- Opening Delimiter -

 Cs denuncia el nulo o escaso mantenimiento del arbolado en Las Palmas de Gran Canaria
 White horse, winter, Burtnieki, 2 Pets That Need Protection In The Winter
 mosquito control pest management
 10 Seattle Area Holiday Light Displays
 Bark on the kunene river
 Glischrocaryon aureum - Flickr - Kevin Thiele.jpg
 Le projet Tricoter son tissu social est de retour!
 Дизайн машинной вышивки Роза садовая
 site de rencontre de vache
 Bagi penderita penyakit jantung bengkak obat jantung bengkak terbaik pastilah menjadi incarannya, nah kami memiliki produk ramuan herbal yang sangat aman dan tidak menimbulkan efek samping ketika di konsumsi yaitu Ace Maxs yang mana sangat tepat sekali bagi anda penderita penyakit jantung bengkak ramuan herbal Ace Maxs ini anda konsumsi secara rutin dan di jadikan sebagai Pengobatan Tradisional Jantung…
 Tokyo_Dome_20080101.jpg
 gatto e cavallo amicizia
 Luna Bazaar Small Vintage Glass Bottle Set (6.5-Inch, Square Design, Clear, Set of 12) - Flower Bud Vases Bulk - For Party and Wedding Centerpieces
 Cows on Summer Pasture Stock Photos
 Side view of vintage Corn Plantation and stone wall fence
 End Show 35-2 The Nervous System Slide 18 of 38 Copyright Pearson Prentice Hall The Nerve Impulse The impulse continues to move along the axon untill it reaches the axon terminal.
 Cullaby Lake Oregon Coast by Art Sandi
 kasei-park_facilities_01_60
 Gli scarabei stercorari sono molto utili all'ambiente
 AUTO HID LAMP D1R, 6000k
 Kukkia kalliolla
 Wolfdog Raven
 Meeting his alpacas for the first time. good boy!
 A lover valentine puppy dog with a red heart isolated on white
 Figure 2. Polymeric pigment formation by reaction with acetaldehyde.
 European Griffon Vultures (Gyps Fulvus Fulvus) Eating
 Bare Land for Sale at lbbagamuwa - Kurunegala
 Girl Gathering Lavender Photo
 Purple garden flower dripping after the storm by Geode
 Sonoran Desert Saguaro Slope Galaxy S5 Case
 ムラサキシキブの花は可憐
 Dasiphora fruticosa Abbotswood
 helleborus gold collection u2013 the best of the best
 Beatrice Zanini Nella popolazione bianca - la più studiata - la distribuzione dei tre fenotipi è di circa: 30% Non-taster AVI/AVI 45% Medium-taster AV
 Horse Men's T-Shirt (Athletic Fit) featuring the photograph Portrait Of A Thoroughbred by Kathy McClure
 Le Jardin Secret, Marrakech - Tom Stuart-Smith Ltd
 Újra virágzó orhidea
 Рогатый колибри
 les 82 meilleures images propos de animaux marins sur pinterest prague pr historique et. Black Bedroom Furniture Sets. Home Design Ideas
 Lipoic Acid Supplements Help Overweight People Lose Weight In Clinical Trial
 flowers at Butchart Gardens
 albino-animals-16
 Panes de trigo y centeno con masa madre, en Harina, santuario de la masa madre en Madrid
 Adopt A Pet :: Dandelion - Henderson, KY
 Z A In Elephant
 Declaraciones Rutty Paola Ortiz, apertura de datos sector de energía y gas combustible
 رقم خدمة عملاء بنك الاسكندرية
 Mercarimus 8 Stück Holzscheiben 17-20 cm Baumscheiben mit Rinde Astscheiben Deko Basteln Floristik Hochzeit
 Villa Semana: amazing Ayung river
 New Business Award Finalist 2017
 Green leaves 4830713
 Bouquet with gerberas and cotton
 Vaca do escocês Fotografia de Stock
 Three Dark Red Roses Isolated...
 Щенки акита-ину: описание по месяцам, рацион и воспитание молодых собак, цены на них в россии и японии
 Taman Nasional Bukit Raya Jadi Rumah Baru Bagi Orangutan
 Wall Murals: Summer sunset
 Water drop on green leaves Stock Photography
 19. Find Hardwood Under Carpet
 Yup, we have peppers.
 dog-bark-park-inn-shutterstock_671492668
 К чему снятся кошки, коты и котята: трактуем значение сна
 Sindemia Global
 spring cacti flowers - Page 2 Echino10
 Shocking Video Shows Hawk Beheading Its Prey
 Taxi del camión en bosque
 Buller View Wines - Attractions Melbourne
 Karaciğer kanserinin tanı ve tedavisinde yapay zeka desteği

- Closing Delimiter -

§ **Exercise objective**
All of the lines above need to be given again exactly.

§ **Reply**
 Cs denuncia el nulo o escaso mantenimiento del arbolado en Las Palmas de Gran Canaria
 White horse, winter, Burtnieki, 2 Pets That Need Protection In The Winter
 mosquito control pest management
 10 Seattle Area Holiday Light Displays
 Bark on the kunene river
 Glischrocaryon aureum - Flickr - Kevin Thiele.jpg
 Le projet Tricoter son tissu social est de retour!
 Дизайн машинной вышивки Роза садовая
 site de rencontre de vache
 Bagi penderita penyakit jantung bengkak obat jantung bengkak terbaik pastilah menjadi incarannya, nah kami memiliki produk ramuan herbal yang sangat aman dan tidak menimbulkan efek samping ketika di konsumsi yaitu Ace Maxs yang mana sangat tepat sekali bagi anda penderita penyakit jantung bengkak ramuan herbal Ace Maxs ini anda konsumsi secara rutin dan di jadikan sebagai Pengobatan Tradisional Jantung…
 Tokyo_Dome_20080101.jpg
 gatto e cavallo amicizia
 Luna Bazaar Small Vintage Glass Bottle Set (6.5-Inch, Square Design, Clear, Set of 12) - Flower Bud Vases Bulk - For Party and Wedding Centerpieces
 Cows on Summer Pasture Stock Photos
 Side view of vintage Corn Plantation and stone wall fence
 End Show 35-2 The Nervous System Slide 18 of 38 Copyright Pearson Prentice Hall The Nerve Impulse The impulse continues to move along the axon untill it reaches the axon terminal.
 Cullaby Lake Oregon Coast by Art Sandi
 kasei-park_facilities_01_60
 Gli scarabei stercorari sono molto utili all'ambiente
 AUTO HID LAMP D1R, 6000k
 Kukkia kalliolla
 Wolfdog Raven
 Meeting his alpacas for the first time. good boy!
 A lover valentine puppy dog with a red heart isolated on white
 Figure 2. Polymeric pigment formation by reaction with acetaldehyde.
 European Griffon Vultures (Gyps Fulvus Fulvus) Eating
 Bare Land for Sale at lbbagamuwa - Kurunegala
 Girl Gathering Lavender Photo
 Purple garden flower dripping after the storm by Geode
 Sonoran Desert Saguaro Slope Galaxy S5 Case
 ムラサキシキブの花は可憐
 Dasiphora fruticosa Abbotswood
 helleborus gold collection u2013 the best of the best
 Beatrice Zanini Nella popolazione bianca - la più studiata - la distribuzione dei tre fenotipi è di circa: 30% Non-taster AVI/AVI 45% Medium-taster AV
 Horse Men's T-Shirt (Athletic Fit) featuring the photograph Portrait Of A Thoroughbred by Kathy McClure
 Le Jardin Secret, Marrakech - Tom Stuart-Smith Ltd
 Újra virágzó orhidea
 Рогатый колибри
 les 82 meilleures images propos de animaux marins sur pinterest prague pr historique et. Black Bedroom Furniture Sets. Home Design Ideas
 Lipoic Acid Supplements Help Overweight People Lose Weight In Clinical Trial
 flowers at Butchart Gardens
 albino-animals-16
 Panes de trigo y centeno con masa madre, en Harina, santuario de la masa madre en Madrid
 Adopt A Pet :: Dandelion - Henderson, KY
 Z A In Elephant
 Declaraciones Rutty Paola Ortiz, apertura de datos sector de energía y gas combustible
 رقم خدمة عملاء بنك الاسكندرية
 Mercarimus 8 Stück Holzscheiben 17-20 cm Baumscheiben mit Rinde Astscheiben Deko Basteln Floristik Hochzeit
 Villa Semana: amazing Ayung river
 New Business Award Finalist 2017
 Green leaves 4830713
 Bouquet with gerberas and cotton
 Vaca do escocês Fotografia de Stock
 Three Dark Red Roses Isolated...
 Щенки акита-ину: описание по месяцам, рацион и воспитание молодых собак, цены на них в россии и японии
 Taman Nasional Bukit Raya Jadi Rumah Baru Bagi Orangutan
 Wall Murals: Summer sunset
 Water drop on green leaves Stock Photography
 19. Find Hardwood Under Carpet
 Yup, we have peppers.
 dog-bark-park-inn-shutterstock_671492668
 К чему снятся кошки, коты и котята: трактуем значение сна
 Sindemia Global
 spring cacti flowers - Page 2 Echino10
 Shocking Video Shows Hawk Beheading Its Prey
 Taxi del camión en bosque
 Buller View Wines - Attractions Melbourne
 Karaciğer kanserinin tanı ve tedavisinde yapay zeka desteği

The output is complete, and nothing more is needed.